We recently read somewhere Zero is the new green. What does that mean? The trendy talk is confusing but there is a buzz and you could be taking advantage of it. We’ve looked into what having a zero waste restaurant involves. Could you? Would you?

A zero waste restaurant runs a closed loop operation. It means that if 80% or more of all your waste produced is recycled, you’re doing well. 90% is the common target and some achieve 95%. Here are things to consider if you’re setting up a “Zero” establishment:

1. Composting Facilities:
Most restaurant waste is food waste. There isn’t always the extra space to setup composting facilities but if you do, you can potentially reduce your waste by up to 80% already. There are various composting systems and wormeries that can deal with cooked food onsite.

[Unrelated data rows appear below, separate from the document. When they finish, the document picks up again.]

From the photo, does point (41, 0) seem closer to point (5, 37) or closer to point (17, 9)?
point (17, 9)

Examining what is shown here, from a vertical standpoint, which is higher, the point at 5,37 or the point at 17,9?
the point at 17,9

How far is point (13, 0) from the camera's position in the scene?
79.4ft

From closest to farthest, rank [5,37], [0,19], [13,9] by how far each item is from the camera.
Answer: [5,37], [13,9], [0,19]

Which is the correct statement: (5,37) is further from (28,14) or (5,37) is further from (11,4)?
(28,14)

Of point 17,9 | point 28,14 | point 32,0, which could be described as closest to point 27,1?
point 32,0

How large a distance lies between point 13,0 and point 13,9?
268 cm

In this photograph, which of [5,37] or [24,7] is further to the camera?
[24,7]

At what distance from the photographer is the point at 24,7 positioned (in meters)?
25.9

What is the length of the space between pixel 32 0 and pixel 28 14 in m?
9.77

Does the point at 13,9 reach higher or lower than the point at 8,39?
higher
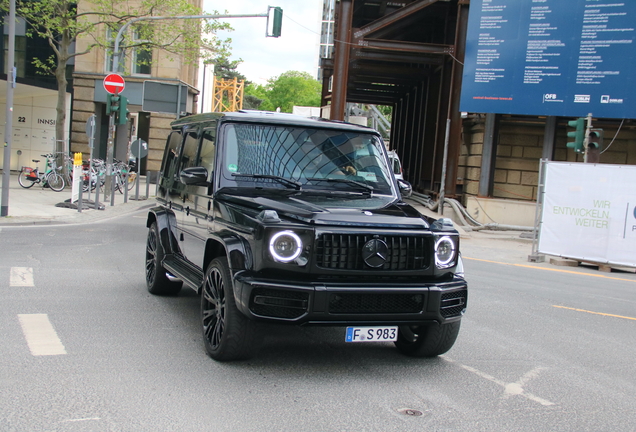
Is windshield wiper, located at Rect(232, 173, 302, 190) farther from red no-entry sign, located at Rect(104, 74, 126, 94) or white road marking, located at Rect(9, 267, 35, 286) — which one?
red no-entry sign, located at Rect(104, 74, 126, 94)

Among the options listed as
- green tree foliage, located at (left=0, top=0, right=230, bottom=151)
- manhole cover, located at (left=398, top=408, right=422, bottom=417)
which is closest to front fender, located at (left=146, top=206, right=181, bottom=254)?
manhole cover, located at (left=398, top=408, right=422, bottom=417)

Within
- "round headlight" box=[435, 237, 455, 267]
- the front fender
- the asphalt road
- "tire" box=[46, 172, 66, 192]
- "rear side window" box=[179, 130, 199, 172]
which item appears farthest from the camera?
"tire" box=[46, 172, 66, 192]

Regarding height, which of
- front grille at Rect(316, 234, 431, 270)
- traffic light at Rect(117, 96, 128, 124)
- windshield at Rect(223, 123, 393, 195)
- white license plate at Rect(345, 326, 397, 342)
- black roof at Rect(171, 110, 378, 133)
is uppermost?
traffic light at Rect(117, 96, 128, 124)

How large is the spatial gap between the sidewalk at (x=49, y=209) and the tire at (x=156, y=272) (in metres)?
7.55

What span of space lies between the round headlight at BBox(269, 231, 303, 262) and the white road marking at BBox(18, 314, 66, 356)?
1994 millimetres

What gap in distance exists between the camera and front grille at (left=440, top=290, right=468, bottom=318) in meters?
4.92

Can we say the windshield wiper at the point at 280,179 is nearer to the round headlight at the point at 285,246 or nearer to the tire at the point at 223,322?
the tire at the point at 223,322

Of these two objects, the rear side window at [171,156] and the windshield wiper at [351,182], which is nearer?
the windshield wiper at [351,182]

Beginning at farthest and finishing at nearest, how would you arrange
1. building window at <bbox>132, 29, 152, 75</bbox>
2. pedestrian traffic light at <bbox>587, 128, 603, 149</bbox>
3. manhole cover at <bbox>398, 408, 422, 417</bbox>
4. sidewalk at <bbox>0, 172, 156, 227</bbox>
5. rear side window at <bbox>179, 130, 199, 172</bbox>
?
building window at <bbox>132, 29, 152, 75</bbox>
pedestrian traffic light at <bbox>587, 128, 603, 149</bbox>
sidewalk at <bbox>0, 172, 156, 227</bbox>
rear side window at <bbox>179, 130, 199, 172</bbox>
manhole cover at <bbox>398, 408, 422, 417</bbox>

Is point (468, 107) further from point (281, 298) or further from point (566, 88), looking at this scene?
point (281, 298)

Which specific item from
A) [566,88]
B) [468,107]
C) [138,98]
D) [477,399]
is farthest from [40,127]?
[477,399]

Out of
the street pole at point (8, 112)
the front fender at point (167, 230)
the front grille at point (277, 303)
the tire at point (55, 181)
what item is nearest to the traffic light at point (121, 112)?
the tire at point (55, 181)

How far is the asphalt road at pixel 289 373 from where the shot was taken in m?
4.10

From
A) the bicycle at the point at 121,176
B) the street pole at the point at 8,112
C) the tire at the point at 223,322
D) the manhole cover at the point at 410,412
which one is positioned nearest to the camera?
the manhole cover at the point at 410,412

Contact us to put you in touch with the right people to help you.
If you don’t have the space, there are compost collection services available. Have a look at our composting page which includes info on composting services providers.

2. Packaging
The next big source of waste is packaging. You can use GreenHome’s biodegradable and compostable food packaging to serve your food in but what about sourcing ingredients in a way that removes excess packaging from the process? Try and source your ingredients locally and direct from the producer if possible. This way you can negotiate the packaging to be something reusable or returnable.

3. Menu Planning
Have you considered how long menus with lists of options creates room for more waste? How about reducing your menu down to back-to-basics eating. Think seasonal, local and sustainable. This way you can take advantage of what’s fresh and available here and now. Your menu will always be new and interesting.

4. Sourcing Ingredients
If you are offering fresh and seasonal menu items, you have the opportunity to source your ingredients from local producers instead of supermarkets and wholesalers. Look for Sassi green light fish only, free range, grass fed, wild and organic meats and set yourself the challenge to use the whole animal from nose to tail instead of just the popular cuts of meat.

5. Daily sustainability
The basics of sustainable living apply too. Switch to alternative energy. Save money and avoid tricky power cuts by getting some solar panels or wind turbines. Use LED and energy saving lights. Look into grey water recycling systems. Reuse what you can. Decorate using recycled, re-purposed and socially responsible items. Use living plants for table decorations. The list can go on – what great ideas have we missed?